### WHAT THE TASK ASKS
Please rewrite all of the data below as a JSON list of strings, one string per line, with blank lines dropped. Leave the pictures out of the answer.

#####

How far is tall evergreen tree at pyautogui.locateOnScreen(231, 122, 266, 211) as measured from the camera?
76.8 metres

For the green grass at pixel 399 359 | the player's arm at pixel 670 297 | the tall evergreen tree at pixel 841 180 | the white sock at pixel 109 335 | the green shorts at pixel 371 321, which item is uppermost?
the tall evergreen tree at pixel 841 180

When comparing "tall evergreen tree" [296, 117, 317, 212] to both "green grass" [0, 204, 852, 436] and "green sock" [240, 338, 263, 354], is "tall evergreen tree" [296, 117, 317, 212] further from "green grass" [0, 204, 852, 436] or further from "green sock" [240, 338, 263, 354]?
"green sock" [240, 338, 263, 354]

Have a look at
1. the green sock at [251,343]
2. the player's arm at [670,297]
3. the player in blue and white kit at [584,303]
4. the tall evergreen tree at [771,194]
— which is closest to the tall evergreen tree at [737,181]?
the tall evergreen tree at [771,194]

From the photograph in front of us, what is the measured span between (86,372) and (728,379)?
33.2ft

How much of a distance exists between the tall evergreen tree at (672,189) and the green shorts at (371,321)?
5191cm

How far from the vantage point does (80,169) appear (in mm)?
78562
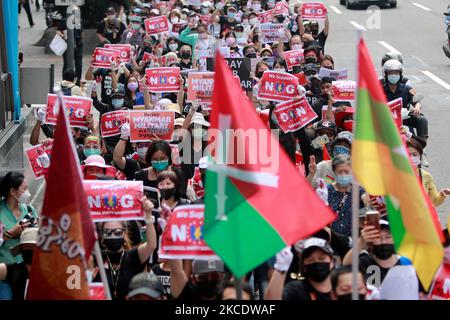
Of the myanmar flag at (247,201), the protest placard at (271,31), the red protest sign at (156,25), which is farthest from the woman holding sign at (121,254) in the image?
the red protest sign at (156,25)

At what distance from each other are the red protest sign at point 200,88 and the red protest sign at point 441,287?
668cm

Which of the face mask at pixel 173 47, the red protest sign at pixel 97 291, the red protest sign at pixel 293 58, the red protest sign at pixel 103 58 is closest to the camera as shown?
the red protest sign at pixel 97 291

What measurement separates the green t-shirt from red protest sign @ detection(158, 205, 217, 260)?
1.51 metres

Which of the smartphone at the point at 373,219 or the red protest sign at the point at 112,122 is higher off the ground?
the smartphone at the point at 373,219

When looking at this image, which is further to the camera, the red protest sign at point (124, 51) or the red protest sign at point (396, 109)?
the red protest sign at point (124, 51)

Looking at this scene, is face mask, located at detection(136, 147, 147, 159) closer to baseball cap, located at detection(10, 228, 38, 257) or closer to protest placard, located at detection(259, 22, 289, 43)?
baseball cap, located at detection(10, 228, 38, 257)

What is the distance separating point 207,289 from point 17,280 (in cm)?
147

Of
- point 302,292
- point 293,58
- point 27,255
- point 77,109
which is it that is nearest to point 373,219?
point 302,292

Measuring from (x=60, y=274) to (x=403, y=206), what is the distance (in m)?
1.97

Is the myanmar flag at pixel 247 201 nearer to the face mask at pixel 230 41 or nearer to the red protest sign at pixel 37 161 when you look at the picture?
the red protest sign at pixel 37 161

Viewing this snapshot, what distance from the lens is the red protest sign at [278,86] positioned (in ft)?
44.7

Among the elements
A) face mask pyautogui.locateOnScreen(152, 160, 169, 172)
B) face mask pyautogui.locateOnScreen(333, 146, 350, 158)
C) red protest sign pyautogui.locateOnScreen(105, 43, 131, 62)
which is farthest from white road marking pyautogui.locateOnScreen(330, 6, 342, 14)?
face mask pyautogui.locateOnScreen(152, 160, 169, 172)

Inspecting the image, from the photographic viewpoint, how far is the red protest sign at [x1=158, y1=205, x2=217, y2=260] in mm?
7489

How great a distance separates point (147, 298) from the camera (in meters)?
6.64
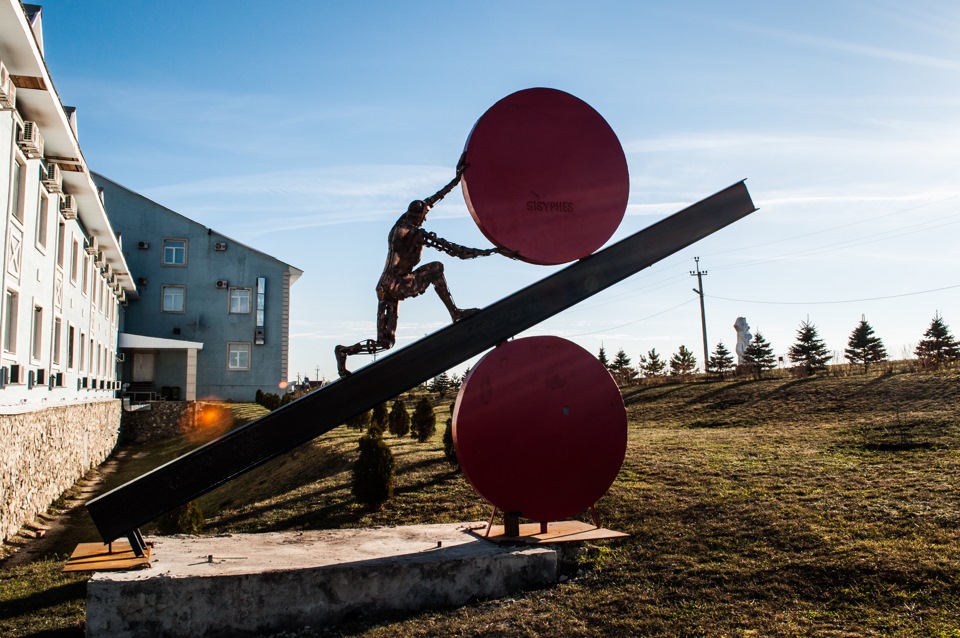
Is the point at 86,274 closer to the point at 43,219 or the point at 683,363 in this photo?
the point at 43,219

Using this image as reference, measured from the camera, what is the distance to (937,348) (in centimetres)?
2719

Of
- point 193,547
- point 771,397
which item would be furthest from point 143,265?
point 193,547

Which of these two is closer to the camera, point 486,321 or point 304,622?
point 304,622

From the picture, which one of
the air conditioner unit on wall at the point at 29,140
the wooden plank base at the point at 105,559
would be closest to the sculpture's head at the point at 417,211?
the wooden plank base at the point at 105,559

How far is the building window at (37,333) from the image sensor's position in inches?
569

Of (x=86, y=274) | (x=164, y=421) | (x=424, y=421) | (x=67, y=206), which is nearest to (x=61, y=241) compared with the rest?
(x=67, y=206)

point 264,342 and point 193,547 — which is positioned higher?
point 264,342

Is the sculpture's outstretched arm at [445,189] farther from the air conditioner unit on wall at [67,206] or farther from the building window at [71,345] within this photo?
the building window at [71,345]

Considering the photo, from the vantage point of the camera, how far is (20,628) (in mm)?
5238

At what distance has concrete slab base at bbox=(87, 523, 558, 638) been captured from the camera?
15.8ft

#####

### IN RESPONSE
[
  "How far is tall evergreen tree at pyautogui.locateOnScreen(231, 122, 266, 211) as measured from the camera?",
  "76.8 metres",
  "For the green grass at pixel 399 359 | the player's arm at pixel 670 297 | the tall evergreen tree at pixel 841 180 | the white sock at pixel 109 335 | the green shorts at pixel 371 321, which item is uppermost?",
  "the tall evergreen tree at pixel 841 180",
  "When comparing \"tall evergreen tree\" [296, 117, 317, 212] to both \"green grass\" [0, 204, 852, 436] and \"green sock\" [240, 338, 263, 354], is \"tall evergreen tree\" [296, 117, 317, 212] further from \"green grass\" [0, 204, 852, 436] or further from \"green sock\" [240, 338, 263, 354]?",
  "\"green sock\" [240, 338, 263, 354]",
  "Have a look at",
  "1. the green sock at [251,343]",
  "2. the player's arm at [670,297]",
  "3. the player in blue and white kit at [584,303]",
  "4. the tall evergreen tree at [771,194]",
  "— which is closest to the tall evergreen tree at [737,181]?",
  "the tall evergreen tree at [771,194]",
  "From the photograph in front of us, what is the measured span between (86,372) and (728,379)?",
  "33.2ft",
  "How much of a distance exists between the tall evergreen tree at (672,189) and the green shorts at (371,321)?",
  "5191cm",
  "How far from the vantage point does (80,169) appear (in mm)?",
  "78562",
  "Of the myanmar flag at (247,201), the protest placard at (271,31), the red protest sign at (156,25), which is farthest from the woman holding sign at (121,254) in the image?",
  "the red protest sign at (156,25)",
  "At what distance from each other are the red protest sign at point 200,88 and the red protest sign at point 441,287?",
  "668cm",
  "Which of the face mask at pixel 173 47, the red protest sign at pixel 97 291, the red protest sign at pixel 293 58, the red protest sign at pixel 103 58 is closest to the camera as shown?",
  "the red protest sign at pixel 97 291",
  "What measurement separates the green t-shirt from red protest sign @ detection(158, 205, 217, 260)?",
  "1.51 metres",
  "Which of the smartphone at the point at 373,219 or the red protest sign at the point at 112,122 is higher off the ground?",
  "the smartphone at the point at 373,219",
  "When looking at this image, which is further to the camera, the red protest sign at point (124, 51) or the red protest sign at point (396, 109)?",
  "the red protest sign at point (124, 51)",
  "Looking at this scene, is face mask, located at detection(136, 147, 147, 159) closer to baseball cap, located at detection(10, 228, 38, 257) or closer to protest placard, located at detection(259, 22, 289, 43)?",
  "baseball cap, located at detection(10, 228, 38, 257)",
  "What is the distance separating point 207,289 from point 17,280 (in cm)?",
  "147",
  "Of",
  "- point 302,292",
  "- point 293,58",
  "- point 27,255",
  "- point 77,109",
  "which is it that is nearest to point 373,219?",
  "point 302,292",
  "Measuring from (x=60, y=274) to (x=403, y=206), what is the distance (in m)?",
  "1.97",
  "Is the myanmar flag at pixel 247 201 nearer to the face mask at pixel 230 41 or nearer to the red protest sign at pixel 37 161 when you look at the picture?",
  "the red protest sign at pixel 37 161",
  "Viewing this snapshot, what distance from the lens is the red protest sign at [278,86] positioned (in ft)?",
  "44.7",
  "Among the elements",
  "A) face mask pyautogui.locateOnScreen(152, 160, 169, 172)",
  "B) face mask pyautogui.locateOnScreen(333, 146, 350, 158)",
  "C) red protest sign pyautogui.locateOnScreen(105, 43, 131, 62)",
  "which is farthest from white road marking pyautogui.locateOnScreen(330, 6, 342, 14)?",
  "face mask pyautogui.locateOnScreen(152, 160, 169, 172)",
  "Inspecting the image, from the photographic viewpoint, how far is the red protest sign at [x1=158, y1=205, x2=217, y2=260] in mm?",
  "7489",
  "How great a distance separates point (147, 298) from the camera (in meters)?",
  "6.64",
  "Is the point at 86,274 closer to the point at 43,219 or the point at 683,363 in this photo?",
  "the point at 43,219",
  "Using this image as reference, measured from the camera, what is the distance to (937,348) (in centimetres)?",
  "2719",
  "Of",
  "- point 193,547",
  "- point 771,397",
  "which item would be furthest from point 143,265?",
  "point 193,547",
  "Which of these two is closer to the camera, point 486,321 or point 304,622?",
  "point 304,622",
  "From the picture, which one of",
  "the air conditioner unit on wall at the point at 29,140",
  "the wooden plank base at the point at 105,559",
  "would be closest to the sculpture's head at the point at 417,211?",
  "the wooden plank base at the point at 105,559",
  "How far is the building window at (37,333) from the image sensor's position in inches?",
  "569",
  "Of (x=86, y=274) | (x=164, y=421) | (x=424, y=421) | (x=67, y=206), which is nearest to (x=61, y=241) compared with the rest?",
  "(x=67, y=206)",
  "point 264,342 and point 193,547 — which is positioned higher?",
  "point 264,342",
  "Is the sculpture's outstretched arm at [445,189] farther from the air conditioner unit on wall at [67,206] or farther from the building window at [71,345] within this photo?",
  "the building window at [71,345]",
  "Considering the photo, from the vantage point of the camera, how far is (20,628) (in mm)?",
  "5238",
  "At what distance has concrete slab base at bbox=(87, 523, 558, 638) been captured from the camera?",
  "15.8ft"
]